第三十六話 要員
※二千十七年七月四日、誤字・文章修正
秀吉から朝鮮、中国沿岸へ調査する人員を出すように言われた鶴松は、誰に行ってもらうか悩んでいた。
鶴松の譜代の者たちは豊臣家にとっても新参者が多い。唯一、相談役でもある岩覚ぐらいが豊臣家と関わりがあり、一族や三成のような引き上げた者たちの子も傍にいなかった。
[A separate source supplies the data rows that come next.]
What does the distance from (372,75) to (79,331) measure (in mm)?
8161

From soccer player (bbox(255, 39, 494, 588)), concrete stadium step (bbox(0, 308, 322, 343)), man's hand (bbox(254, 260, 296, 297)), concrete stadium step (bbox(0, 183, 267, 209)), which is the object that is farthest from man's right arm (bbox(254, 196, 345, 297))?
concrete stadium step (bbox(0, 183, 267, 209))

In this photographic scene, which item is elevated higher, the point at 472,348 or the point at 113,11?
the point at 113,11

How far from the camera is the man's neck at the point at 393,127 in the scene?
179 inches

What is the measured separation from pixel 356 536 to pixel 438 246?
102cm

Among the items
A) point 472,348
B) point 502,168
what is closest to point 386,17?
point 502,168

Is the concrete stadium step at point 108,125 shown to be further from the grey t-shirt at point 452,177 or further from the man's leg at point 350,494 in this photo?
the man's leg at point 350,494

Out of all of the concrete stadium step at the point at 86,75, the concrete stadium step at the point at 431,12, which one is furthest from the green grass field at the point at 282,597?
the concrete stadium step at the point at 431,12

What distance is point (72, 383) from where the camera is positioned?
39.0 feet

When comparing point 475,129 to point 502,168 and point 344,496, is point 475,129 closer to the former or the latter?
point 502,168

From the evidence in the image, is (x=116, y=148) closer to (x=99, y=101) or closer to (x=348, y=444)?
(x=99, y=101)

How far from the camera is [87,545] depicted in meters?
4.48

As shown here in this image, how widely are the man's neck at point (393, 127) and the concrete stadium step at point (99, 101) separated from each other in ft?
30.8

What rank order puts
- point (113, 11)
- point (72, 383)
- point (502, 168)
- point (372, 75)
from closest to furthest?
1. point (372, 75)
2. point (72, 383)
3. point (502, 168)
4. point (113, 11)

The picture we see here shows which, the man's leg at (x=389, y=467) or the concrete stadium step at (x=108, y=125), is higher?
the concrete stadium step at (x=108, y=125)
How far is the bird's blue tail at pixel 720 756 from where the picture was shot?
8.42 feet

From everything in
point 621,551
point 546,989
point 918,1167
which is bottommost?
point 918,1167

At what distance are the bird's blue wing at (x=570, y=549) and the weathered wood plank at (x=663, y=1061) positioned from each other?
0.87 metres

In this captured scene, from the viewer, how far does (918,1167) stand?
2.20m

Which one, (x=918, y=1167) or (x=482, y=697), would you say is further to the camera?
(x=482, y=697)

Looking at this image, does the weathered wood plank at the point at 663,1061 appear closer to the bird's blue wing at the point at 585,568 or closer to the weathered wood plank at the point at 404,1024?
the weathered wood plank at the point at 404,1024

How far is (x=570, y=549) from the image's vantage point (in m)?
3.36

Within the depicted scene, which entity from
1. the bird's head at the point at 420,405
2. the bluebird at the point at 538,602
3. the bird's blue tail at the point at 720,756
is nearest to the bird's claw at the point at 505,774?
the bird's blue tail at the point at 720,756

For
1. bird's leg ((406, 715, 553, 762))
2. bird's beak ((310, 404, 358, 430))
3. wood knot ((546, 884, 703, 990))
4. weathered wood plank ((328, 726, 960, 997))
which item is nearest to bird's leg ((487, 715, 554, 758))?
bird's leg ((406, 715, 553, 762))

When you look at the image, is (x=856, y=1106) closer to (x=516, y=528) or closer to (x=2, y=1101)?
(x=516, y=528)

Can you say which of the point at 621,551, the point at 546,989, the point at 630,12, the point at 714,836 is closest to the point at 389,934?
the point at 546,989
新参者同士の調整もあり、九戸と後北条から出そうかと考えていた。
後北条については使者を出しているため返事待ちで、政実、実親を呼び出し調査についての説明をした。
「すると、鶴松様我々にその調査に参加せよと」
「そうです」
「ふむ」
「兄上?」
政実は、顎鬚を撫でながら思案顔になる。
その表情を見ながら実親は嫌な予感がした。今の表情は、何かを思慮深く考えているというより、悪だくみを考えているように見えたからだ。
「兄上、分かってますよね」
「ん?おお、分かってるよ、分かってる」
その言葉に目を細め胡散臭そうに顔を見る。
「何を企んでるんですか」
「人聞きが悪いな、何も企んではないよ」
「いいや、何か企んでる」
「あのなぁ、俺が行きたいと思っていただけだ」
「それは分かりますよ、この話を聞いた時に行くだろうと、ただ、それ以外にも何か考えていますよね」
問い詰められると、政実は実親から顔を逸らした。
「で、政実殿は何を考えられているのですか。あまり予定にないことをすると、問題が起きるので先に話しておいてください」
岩覚の問いかけに咳払いをひとつ政実はする。
「そうですな、ひとり、おもしろい奴が居ましてね。そいつも連れて行きたいと思っただけです」
「政実殿が責任を持つならかまわないのですが、あまり身元が不明なものを連れて行くのは難しいですよ」
「ふむ、身元は大丈夫だと思います。それに、この話を聞いたら行かせろと煩いと思いまして」
「しかし、この話はごく一部の者だけしか話されてませんよ」
首を振りながら苦笑する。
「あいつは顔が広く、どこからか話を拾ってくるんですよ。だから、確実にこの話に食いついてくると思います」
「なるほど、身元が大丈夫と言うぐらいですから、どこのだれか分かってるんですよね」
「ええ、前田利家様の甥御です」
「ほう、利家殿ですか……しかし、甥にあたるかたで政実殿と会われたという話は聞いていませんが」
「出奔してきたって行っていたから縁は切れてるかもしれないですな」
「……出奔となると、利益殿ですか」
岩覚の問いに政実は頷いた。
(利益って誰だろう。利家さんの甥でやんちゃな人と言ったら慶次郎って人だけど、同一人物かな)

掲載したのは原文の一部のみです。